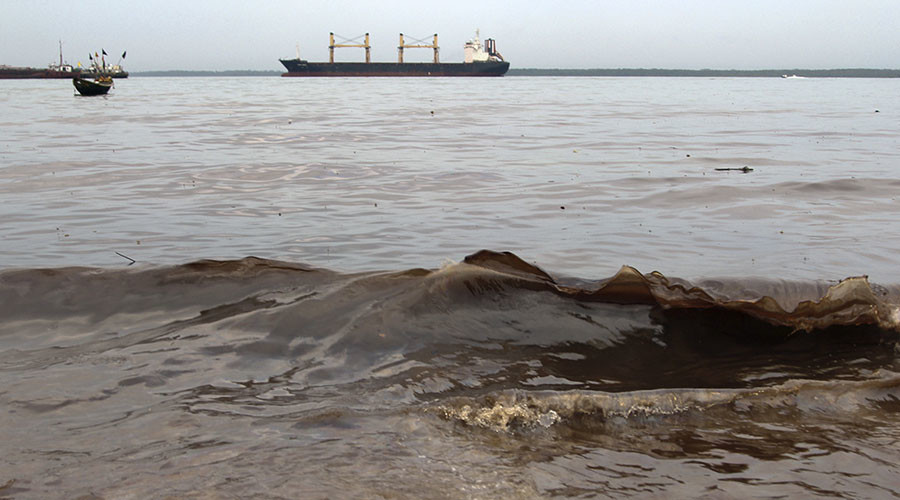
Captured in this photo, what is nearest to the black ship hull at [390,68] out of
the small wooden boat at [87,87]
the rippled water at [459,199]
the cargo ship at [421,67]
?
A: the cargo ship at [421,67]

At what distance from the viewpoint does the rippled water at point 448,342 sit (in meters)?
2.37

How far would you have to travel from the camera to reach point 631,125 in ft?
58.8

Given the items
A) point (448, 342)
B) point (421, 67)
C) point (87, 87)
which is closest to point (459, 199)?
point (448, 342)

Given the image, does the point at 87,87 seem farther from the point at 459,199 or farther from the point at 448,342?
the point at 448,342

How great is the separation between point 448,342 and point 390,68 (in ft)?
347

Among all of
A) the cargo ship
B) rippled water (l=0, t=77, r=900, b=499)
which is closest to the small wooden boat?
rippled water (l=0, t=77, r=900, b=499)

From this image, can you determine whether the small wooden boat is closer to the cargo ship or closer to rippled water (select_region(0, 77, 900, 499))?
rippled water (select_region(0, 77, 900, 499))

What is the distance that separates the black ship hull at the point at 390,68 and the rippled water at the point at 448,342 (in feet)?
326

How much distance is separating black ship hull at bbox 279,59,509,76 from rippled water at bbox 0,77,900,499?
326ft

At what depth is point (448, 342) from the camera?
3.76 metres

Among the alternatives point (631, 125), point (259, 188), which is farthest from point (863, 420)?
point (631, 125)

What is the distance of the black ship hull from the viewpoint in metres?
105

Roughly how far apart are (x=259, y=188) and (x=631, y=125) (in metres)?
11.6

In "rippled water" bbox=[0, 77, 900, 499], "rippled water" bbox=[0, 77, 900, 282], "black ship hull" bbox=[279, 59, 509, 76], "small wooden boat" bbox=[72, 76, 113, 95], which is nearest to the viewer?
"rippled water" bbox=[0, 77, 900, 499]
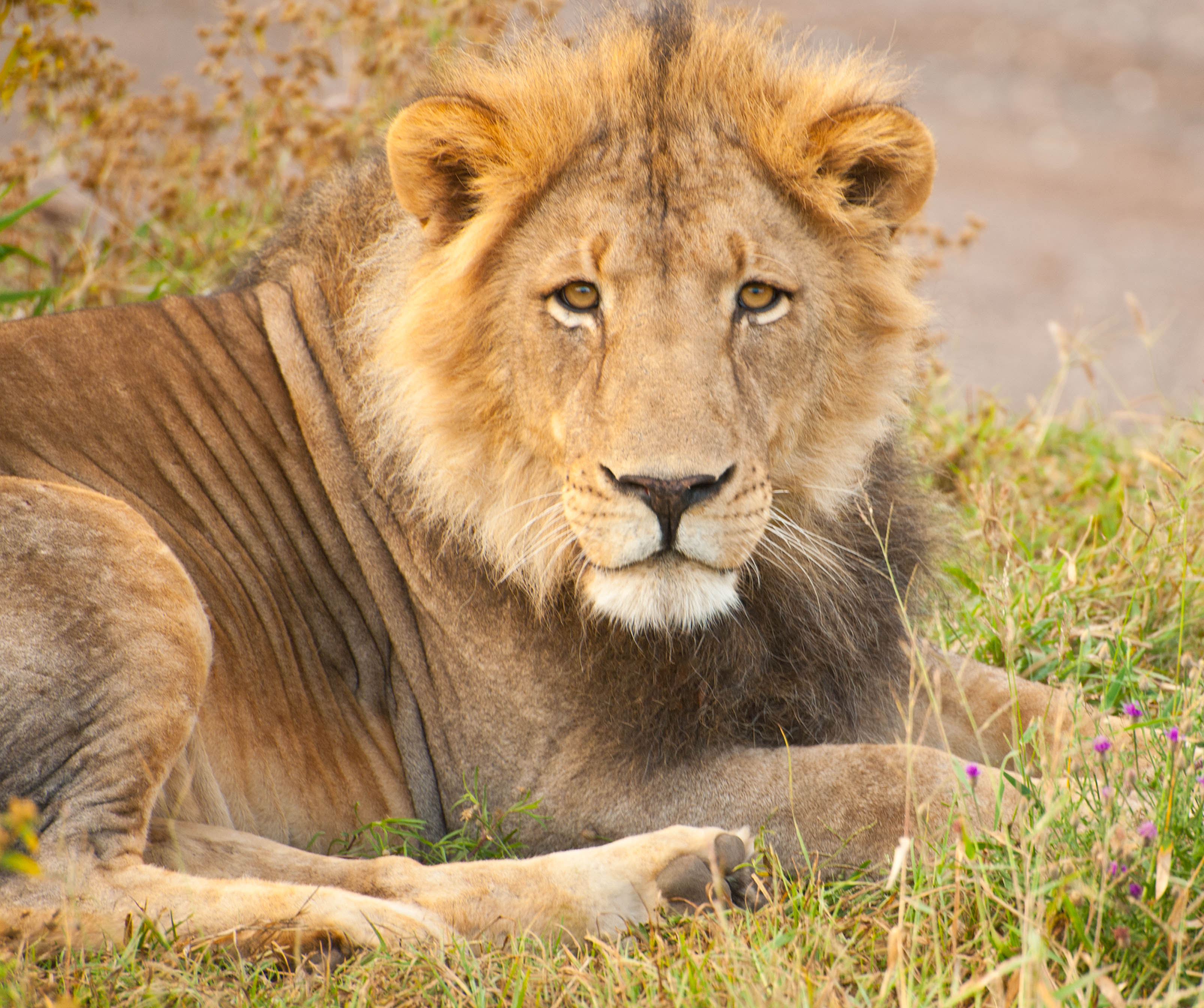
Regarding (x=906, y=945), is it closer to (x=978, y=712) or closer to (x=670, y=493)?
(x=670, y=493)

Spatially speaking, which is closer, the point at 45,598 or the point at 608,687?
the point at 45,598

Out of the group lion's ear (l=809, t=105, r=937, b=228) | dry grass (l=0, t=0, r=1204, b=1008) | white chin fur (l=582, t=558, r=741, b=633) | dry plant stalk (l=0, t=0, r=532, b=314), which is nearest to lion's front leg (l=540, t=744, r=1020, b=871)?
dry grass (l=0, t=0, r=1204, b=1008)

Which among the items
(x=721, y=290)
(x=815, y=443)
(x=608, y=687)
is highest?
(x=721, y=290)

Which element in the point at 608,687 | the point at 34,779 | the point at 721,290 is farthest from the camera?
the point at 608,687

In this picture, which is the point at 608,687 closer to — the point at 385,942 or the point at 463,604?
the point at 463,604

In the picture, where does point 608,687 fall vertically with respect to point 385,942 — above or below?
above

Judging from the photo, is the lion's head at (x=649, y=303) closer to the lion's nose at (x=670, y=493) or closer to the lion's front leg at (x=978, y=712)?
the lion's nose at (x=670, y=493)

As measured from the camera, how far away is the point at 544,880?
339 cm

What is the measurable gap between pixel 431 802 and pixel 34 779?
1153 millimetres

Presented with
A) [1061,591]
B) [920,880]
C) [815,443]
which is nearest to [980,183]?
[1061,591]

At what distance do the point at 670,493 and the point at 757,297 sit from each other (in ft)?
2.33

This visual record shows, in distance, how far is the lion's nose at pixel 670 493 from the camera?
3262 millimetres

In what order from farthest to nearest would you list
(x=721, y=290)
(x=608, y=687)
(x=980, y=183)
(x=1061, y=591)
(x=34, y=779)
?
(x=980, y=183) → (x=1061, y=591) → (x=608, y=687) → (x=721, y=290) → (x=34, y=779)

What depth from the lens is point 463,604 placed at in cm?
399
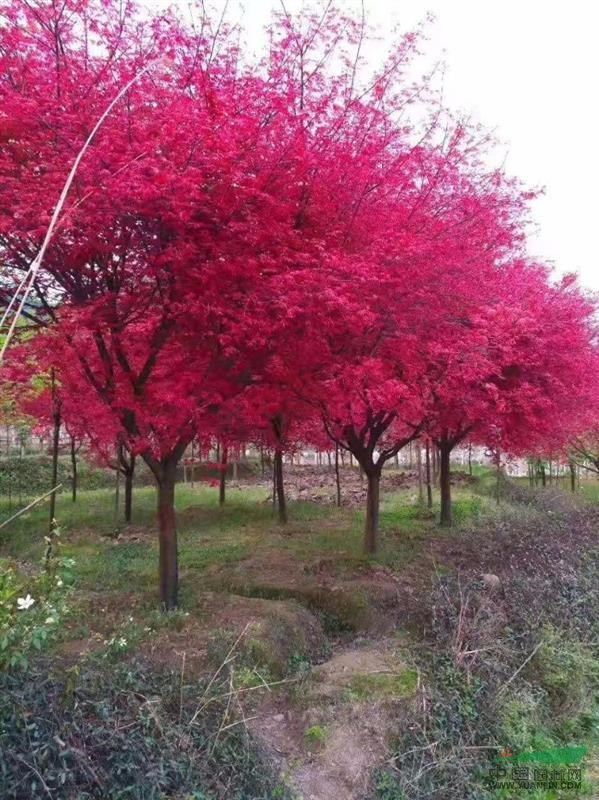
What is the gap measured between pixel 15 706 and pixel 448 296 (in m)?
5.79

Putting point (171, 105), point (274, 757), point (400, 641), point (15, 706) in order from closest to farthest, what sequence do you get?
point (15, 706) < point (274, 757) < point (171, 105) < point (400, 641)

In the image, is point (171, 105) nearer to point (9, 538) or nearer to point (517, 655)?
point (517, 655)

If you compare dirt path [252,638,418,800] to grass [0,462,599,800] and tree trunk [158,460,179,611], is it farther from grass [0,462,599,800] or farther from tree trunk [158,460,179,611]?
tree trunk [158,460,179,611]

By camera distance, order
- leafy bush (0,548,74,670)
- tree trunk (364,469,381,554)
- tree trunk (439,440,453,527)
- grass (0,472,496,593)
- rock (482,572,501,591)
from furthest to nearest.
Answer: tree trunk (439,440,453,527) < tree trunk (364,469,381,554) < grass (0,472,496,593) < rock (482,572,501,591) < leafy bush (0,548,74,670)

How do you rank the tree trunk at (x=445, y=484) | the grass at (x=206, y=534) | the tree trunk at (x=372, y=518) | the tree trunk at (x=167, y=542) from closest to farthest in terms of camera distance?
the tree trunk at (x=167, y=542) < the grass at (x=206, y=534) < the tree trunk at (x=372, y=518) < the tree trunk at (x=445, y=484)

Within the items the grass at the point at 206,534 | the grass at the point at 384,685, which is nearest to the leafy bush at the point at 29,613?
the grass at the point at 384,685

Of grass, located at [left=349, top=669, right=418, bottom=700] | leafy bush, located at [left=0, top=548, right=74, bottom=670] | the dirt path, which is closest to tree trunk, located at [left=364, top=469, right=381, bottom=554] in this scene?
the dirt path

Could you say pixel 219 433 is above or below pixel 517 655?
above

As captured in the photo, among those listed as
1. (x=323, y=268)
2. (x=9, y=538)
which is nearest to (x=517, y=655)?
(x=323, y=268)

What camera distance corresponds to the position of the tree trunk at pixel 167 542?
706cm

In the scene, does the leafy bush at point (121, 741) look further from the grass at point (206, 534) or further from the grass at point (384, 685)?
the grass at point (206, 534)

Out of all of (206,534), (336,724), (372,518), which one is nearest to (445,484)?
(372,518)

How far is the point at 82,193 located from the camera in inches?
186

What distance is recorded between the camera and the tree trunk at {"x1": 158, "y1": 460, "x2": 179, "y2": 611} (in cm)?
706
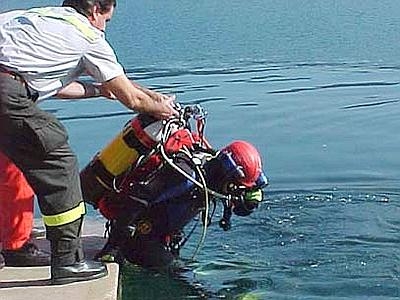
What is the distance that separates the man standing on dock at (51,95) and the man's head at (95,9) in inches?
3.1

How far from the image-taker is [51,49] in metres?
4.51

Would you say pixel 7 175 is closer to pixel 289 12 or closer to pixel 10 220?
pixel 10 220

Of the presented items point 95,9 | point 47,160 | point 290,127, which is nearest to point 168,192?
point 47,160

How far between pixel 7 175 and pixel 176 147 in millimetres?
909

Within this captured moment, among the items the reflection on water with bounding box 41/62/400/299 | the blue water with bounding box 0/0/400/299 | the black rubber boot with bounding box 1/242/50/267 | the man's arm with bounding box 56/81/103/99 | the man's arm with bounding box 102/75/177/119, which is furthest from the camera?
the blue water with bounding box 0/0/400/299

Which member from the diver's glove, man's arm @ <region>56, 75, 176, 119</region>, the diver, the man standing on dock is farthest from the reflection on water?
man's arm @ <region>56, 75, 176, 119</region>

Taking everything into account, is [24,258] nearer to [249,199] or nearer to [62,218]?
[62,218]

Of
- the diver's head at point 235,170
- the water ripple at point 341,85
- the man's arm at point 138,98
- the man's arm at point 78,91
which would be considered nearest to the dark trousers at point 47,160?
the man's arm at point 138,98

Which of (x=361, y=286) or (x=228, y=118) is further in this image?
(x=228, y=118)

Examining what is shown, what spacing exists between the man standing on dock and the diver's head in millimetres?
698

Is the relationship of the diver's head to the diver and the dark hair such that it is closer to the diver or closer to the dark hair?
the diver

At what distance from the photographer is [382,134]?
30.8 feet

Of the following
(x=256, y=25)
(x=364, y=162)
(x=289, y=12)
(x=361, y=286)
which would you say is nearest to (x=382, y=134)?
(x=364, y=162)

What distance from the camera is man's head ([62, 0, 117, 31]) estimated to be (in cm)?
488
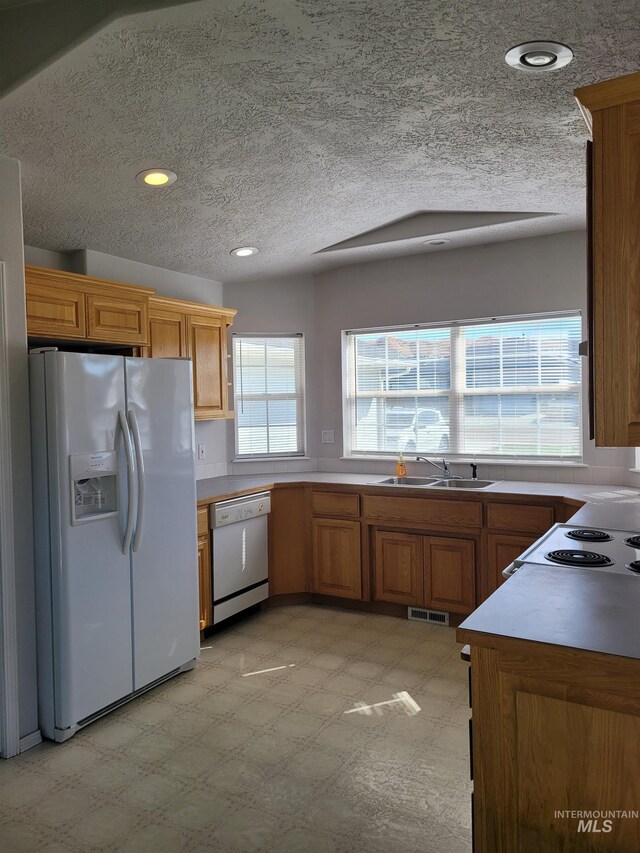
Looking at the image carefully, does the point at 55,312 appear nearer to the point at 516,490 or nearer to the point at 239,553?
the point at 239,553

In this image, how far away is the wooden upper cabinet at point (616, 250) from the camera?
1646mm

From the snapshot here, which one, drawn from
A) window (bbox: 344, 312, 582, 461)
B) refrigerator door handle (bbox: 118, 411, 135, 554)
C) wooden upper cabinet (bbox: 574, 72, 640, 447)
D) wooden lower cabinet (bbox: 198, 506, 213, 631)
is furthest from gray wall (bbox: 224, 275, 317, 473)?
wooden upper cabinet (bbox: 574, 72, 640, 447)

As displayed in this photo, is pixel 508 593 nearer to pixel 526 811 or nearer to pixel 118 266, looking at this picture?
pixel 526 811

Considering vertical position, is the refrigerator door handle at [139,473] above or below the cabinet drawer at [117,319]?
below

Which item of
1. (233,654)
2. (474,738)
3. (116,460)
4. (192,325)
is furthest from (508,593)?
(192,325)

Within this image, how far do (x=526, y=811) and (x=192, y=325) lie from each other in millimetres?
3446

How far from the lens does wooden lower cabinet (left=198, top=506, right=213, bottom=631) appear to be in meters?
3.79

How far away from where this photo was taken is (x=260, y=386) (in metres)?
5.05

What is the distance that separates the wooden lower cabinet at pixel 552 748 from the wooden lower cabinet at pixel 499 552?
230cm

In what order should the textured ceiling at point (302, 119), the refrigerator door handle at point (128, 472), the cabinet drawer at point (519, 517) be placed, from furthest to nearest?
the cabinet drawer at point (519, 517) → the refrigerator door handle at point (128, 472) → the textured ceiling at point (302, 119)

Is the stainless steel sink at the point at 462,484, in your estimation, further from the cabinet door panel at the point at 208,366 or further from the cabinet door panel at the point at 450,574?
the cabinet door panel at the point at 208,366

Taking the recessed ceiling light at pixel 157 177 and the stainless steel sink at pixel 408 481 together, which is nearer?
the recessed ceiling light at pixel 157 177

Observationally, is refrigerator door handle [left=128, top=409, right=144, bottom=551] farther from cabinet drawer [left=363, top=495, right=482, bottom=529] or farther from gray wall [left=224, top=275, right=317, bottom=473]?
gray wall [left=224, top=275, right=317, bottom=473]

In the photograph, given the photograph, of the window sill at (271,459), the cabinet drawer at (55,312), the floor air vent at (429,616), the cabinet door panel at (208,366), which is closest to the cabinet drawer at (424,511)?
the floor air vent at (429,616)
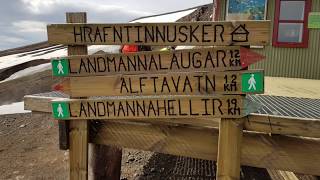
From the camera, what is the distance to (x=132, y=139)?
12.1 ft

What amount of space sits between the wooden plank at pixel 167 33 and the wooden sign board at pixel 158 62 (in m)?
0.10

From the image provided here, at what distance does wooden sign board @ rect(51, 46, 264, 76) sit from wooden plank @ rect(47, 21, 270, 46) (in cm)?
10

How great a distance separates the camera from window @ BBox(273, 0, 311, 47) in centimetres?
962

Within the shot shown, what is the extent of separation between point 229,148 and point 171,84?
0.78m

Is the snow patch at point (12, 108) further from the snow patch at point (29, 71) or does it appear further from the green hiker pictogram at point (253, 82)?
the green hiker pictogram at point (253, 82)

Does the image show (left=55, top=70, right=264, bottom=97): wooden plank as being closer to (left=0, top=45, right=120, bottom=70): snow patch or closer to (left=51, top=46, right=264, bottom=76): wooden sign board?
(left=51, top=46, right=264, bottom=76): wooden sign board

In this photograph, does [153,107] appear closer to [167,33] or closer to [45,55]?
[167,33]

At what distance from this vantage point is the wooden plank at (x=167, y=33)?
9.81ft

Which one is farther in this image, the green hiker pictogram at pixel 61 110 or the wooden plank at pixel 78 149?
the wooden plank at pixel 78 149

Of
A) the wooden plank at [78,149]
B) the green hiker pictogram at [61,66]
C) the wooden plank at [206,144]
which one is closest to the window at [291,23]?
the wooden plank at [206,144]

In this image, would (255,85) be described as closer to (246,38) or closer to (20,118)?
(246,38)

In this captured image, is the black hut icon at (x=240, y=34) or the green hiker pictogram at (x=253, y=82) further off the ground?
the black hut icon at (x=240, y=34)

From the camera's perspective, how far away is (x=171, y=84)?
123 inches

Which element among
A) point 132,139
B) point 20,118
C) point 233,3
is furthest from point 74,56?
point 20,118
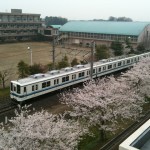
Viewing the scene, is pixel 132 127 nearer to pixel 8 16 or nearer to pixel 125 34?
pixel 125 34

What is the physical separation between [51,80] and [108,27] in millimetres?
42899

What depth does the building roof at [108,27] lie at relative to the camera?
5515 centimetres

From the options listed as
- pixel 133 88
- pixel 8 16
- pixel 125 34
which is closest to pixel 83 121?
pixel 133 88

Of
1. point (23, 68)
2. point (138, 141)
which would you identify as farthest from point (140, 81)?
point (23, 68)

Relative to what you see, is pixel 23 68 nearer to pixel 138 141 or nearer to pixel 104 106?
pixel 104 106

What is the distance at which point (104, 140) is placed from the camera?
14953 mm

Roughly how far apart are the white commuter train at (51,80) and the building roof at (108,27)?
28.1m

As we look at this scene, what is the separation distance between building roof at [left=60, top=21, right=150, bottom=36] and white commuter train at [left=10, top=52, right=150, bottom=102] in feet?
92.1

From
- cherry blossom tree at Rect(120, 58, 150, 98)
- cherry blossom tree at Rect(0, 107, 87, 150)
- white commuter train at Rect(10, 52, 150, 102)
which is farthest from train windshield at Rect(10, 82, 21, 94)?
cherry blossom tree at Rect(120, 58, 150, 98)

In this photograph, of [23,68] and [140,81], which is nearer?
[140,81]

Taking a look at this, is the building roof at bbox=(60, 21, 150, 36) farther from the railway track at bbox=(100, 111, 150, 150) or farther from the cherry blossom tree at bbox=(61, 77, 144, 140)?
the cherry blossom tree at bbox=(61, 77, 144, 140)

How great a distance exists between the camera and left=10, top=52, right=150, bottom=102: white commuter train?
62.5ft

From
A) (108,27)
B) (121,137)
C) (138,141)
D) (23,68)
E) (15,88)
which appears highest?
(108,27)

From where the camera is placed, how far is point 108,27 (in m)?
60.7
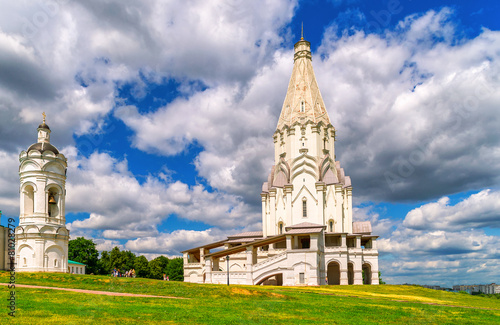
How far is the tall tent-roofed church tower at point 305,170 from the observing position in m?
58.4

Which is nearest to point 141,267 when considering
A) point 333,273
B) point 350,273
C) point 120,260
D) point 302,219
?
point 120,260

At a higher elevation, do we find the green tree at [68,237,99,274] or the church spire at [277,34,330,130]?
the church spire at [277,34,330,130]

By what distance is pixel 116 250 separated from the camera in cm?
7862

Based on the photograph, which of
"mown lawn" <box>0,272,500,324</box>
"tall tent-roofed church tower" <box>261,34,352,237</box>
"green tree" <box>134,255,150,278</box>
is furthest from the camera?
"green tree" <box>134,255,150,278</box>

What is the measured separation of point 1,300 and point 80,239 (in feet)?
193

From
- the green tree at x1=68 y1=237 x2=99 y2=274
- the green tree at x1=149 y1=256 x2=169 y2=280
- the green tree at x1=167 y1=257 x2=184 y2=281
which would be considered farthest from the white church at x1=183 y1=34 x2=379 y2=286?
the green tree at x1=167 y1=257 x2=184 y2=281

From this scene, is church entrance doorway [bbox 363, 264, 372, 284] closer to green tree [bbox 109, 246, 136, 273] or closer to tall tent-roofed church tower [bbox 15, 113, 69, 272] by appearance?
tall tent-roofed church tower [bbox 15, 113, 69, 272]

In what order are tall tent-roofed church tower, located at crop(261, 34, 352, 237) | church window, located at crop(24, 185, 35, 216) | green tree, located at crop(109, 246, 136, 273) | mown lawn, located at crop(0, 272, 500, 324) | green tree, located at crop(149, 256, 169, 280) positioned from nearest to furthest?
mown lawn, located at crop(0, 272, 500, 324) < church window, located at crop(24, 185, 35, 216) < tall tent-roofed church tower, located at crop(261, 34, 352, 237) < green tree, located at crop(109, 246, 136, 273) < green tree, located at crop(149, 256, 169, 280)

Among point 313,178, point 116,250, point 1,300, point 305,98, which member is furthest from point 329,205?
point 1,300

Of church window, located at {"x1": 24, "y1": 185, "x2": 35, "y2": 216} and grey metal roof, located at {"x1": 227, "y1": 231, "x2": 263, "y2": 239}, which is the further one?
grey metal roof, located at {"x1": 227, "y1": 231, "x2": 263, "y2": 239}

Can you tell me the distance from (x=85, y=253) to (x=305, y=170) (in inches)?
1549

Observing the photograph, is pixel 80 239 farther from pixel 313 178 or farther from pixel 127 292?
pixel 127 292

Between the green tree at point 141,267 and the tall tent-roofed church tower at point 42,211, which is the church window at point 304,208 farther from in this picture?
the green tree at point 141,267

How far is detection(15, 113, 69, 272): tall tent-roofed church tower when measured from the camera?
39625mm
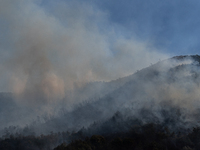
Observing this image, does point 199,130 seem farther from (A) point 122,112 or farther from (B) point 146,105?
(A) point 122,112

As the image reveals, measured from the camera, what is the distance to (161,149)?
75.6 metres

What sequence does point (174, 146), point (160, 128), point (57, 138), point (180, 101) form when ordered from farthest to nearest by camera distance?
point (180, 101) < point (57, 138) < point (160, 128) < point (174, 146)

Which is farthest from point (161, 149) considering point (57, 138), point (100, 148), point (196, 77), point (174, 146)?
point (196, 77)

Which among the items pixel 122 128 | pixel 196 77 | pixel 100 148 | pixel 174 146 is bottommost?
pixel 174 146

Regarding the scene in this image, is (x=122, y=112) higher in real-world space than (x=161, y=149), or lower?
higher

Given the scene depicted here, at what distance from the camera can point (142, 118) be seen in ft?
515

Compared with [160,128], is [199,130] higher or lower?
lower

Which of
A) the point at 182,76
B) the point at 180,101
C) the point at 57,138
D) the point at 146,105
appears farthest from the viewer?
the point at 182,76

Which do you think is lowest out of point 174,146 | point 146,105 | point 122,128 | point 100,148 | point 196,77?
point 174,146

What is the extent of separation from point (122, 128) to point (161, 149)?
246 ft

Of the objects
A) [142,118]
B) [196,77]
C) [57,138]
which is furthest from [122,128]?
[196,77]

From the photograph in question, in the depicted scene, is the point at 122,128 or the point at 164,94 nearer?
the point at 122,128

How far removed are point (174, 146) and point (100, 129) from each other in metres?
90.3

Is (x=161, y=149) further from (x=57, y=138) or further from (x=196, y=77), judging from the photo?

..............................

Aim
Can you repeat the rows above word for word, starting at the line containing "In this image, would" and ending at the line containing "5515 centimetres", with both of those lines included and the pictures left out?

The solution
In this image, would (255,85) be described as closer to (246,38) or closer to (20,118)?
(246,38)

In this captured image, is the black hut icon at (x=240, y=34) or the green hiker pictogram at (x=253, y=82) further off the ground?
the black hut icon at (x=240, y=34)

From the camera's perspective, how far away is (x=171, y=84)?
123 inches

Which element among
A) point 132,139
B) point 20,118
C) point 233,3
is furthest from point 74,56?
point 20,118
Viewing the scene, is pixel 132 127 nearer to pixel 8 16 or nearer to pixel 125 34?
pixel 125 34

What is the physical separation between [51,80] and [108,27] in millimetres?
42899

What depth does the building roof at [108,27] lie at relative to the camera?
5515 centimetres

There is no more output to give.